>>>

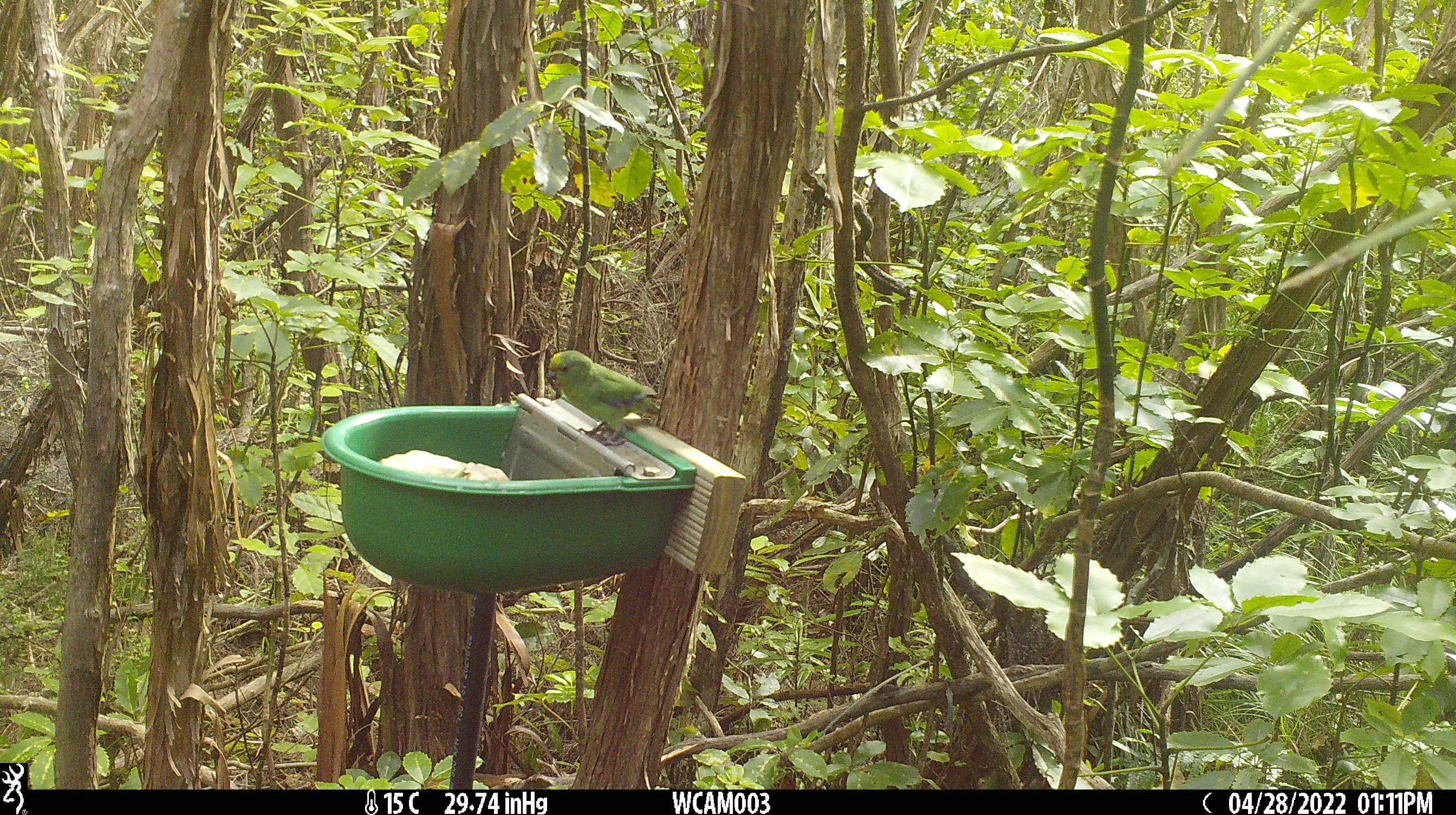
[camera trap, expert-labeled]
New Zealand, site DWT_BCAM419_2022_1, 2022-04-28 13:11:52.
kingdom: Animalia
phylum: Chordata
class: Aves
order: Psittaciformes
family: Psittaculidae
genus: Cyanoramphus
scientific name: Cyanoramphus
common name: parakeet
Parakeet (Cyanoramphus).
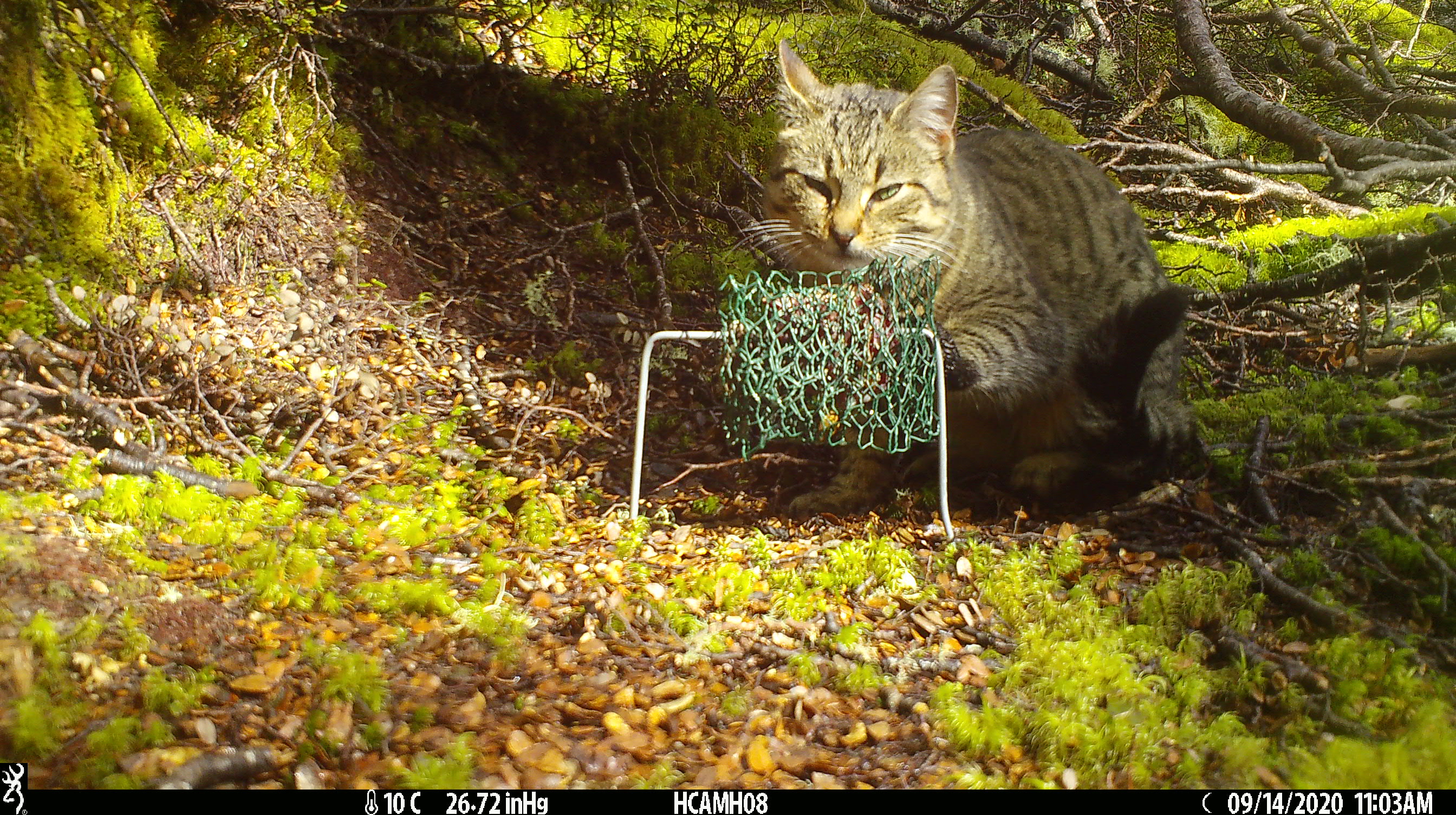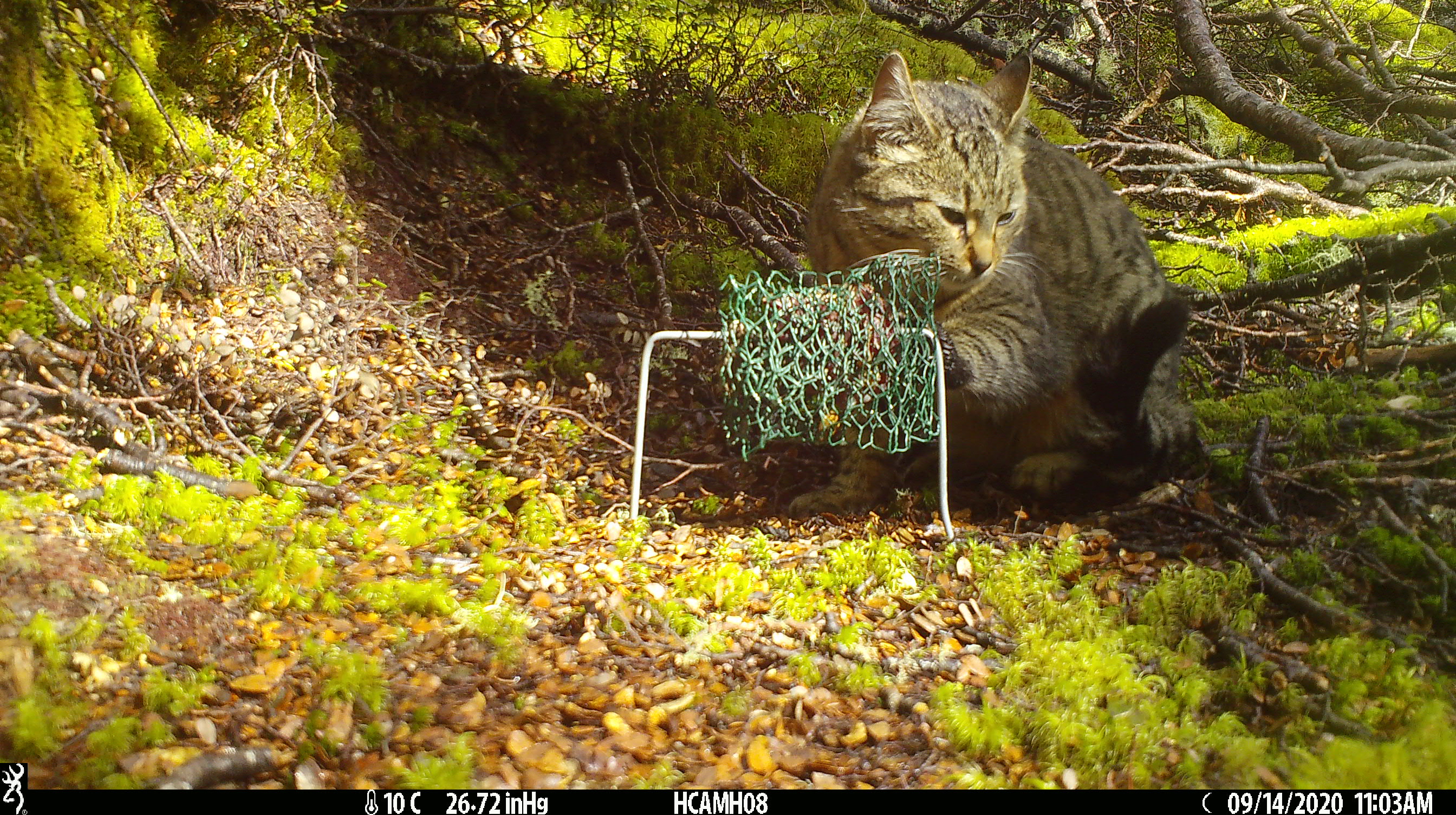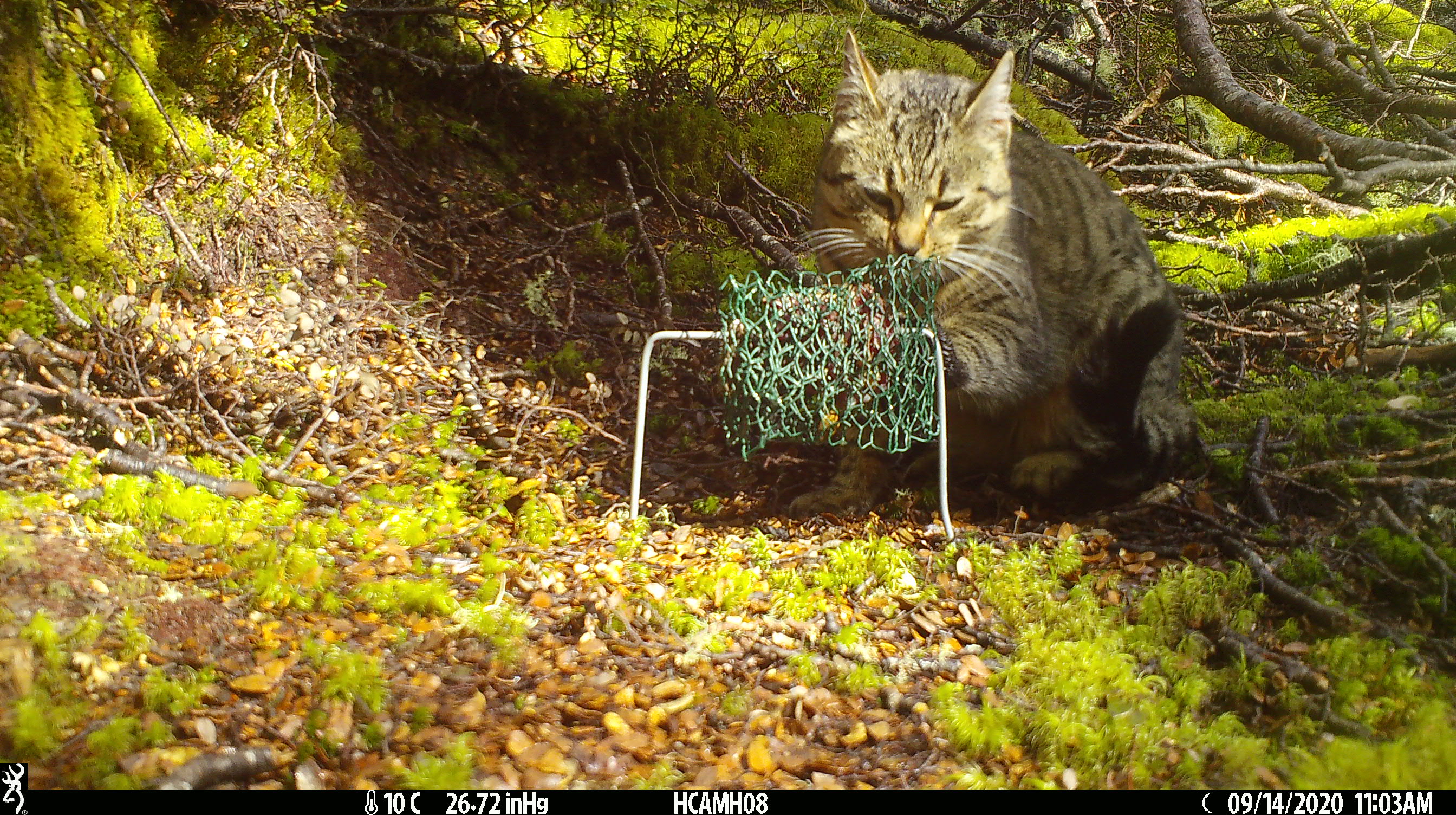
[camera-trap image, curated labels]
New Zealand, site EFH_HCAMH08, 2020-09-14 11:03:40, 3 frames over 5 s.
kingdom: Animalia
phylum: Chordata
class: Mammalia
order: Carnivora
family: Felidae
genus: Felis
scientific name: Felis catus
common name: domestic cat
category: cat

<<<

:: EXERCISE DIRECTIONS ::
Restate every record above word for word, without images.

:: RESULT ::
[camera trap, expert-labeled]
New Zealand, site DWT_BCAM419_2022_1, 2022-04-28 13:11:52.
kingdom: Animalia
phylum: Chordata
class: Aves
order: Psittaciformes
family: Psittaculidae
genus: Cyanoramphus
scientific name: Cyanoramphus
common name: parakeet
Parakeet (Cyanoramphus).
[camera-trap image, curated labels]
New Zealand, site EFH_HCAMH08, 2020-09-14 11:03:40, 3 frames over 5 s.
kingdom: Animalia
phylum: Chordata
class: Mammalia
order: Carnivora
family: Felidae
genus: Felis
scientific name: Felis catus
common name: domestic cat
category: cat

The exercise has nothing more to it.